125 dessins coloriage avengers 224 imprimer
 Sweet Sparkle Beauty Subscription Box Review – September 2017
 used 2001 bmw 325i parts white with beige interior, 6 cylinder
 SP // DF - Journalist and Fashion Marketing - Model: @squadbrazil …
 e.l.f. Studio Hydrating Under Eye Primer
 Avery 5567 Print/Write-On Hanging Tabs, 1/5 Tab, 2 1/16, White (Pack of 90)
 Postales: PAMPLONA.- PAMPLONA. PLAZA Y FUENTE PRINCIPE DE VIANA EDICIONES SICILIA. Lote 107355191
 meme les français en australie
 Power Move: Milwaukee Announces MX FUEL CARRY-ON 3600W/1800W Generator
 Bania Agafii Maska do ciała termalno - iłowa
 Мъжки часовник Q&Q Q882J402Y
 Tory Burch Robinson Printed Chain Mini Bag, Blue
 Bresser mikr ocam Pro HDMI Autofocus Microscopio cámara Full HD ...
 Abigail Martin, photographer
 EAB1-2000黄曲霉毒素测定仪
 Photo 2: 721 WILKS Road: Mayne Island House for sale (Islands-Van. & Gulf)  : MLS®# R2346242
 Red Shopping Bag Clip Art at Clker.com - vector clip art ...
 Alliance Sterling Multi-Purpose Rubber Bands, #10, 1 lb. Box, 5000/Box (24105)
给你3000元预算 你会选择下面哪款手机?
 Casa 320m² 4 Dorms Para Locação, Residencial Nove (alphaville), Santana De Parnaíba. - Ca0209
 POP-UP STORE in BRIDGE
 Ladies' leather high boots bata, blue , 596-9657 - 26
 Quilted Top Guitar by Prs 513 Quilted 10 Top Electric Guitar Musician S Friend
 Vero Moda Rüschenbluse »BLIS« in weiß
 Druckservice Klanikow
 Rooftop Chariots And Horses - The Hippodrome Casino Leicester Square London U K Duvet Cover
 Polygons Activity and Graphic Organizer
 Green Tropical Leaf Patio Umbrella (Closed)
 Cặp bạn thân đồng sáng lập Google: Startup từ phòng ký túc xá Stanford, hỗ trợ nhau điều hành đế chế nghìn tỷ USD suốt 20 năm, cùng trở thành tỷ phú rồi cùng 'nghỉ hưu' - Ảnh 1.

- [WHAT YOU WILL DO]
Only the lines above, from the first through the one holding "Polygons Activity and Graphic Organizer", are to be output, and they must be copied exactly.

- [SOLUTION BELOW]
125 dessins coloriage avengers 224 imprimer
 Sweet Sparkle Beauty Subscription Box Review – September 2017
 used 2001 bmw 325i parts white with beige interior, 6 cylinder
 SP // DF - Journalist and Fashion Marketing - Model: @squadbrazil …
 e.l.f. Studio Hydrating Under Eye Primer
 Avery 5567 Print/Write-On Hanging Tabs, 1/5 Tab, 2 1/16, White (Pack of 90)
 Postales: PAMPLONA.- PAMPLONA. PLAZA Y FUENTE PRINCIPE DE VIANA EDICIONES SICILIA. Lote 107355191
 meme les français en australie
 Power Move: Milwaukee Announces MX FUEL CARRY-ON 3600W/1800W Generator
 Bania Agafii Maska do ciała termalno - iłowa
 Мъжки часовник Q&Q Q882J402Y
 Tory Burch Robinson Printed Chain Mini Bag, Blue
 Bresser mikr ocam Pro HDMI Autofocus Microscopio cámara Full HD ...
 Abigail Martin, photographer
 EAB1-2000黄曲霉毒素测定仪
 Photo 2: 721 WILKS Road: Mayne Island House for sale (Islands-Van. & Gulf)  : MLS®# R2346242
 Red Shopping Bag Clip Art at Clker.com - vector clip art ...
 Alliance Sterling Multi-Purpose Rubber Bands, #10, 1 lb. Box, 5000/Box (24105)
给你3000元预算 你会选择下面哪款手机?
 Casa 320m² 4 Dorms Para Locação, Residencial Nove (alphaville), Santana De Parnaíba. - Ca0209
 POP-UP STORE in BRIDGE
 Ladies' leather high boots bata, blue , 596-9657 - 26
 Quilted Top Guitar by Prs 513 Quilted 10 Top Electric Guitar Musician S Friend
 Vero Moda Rüschenbluse »BLIS« in weiß
 Druckservice Klanikow
 Rooftop Chariots And Horses - The Hippodrome Casino Leicester Square London U K Duvet Cover
 Polygons Activity and Graphic Organizer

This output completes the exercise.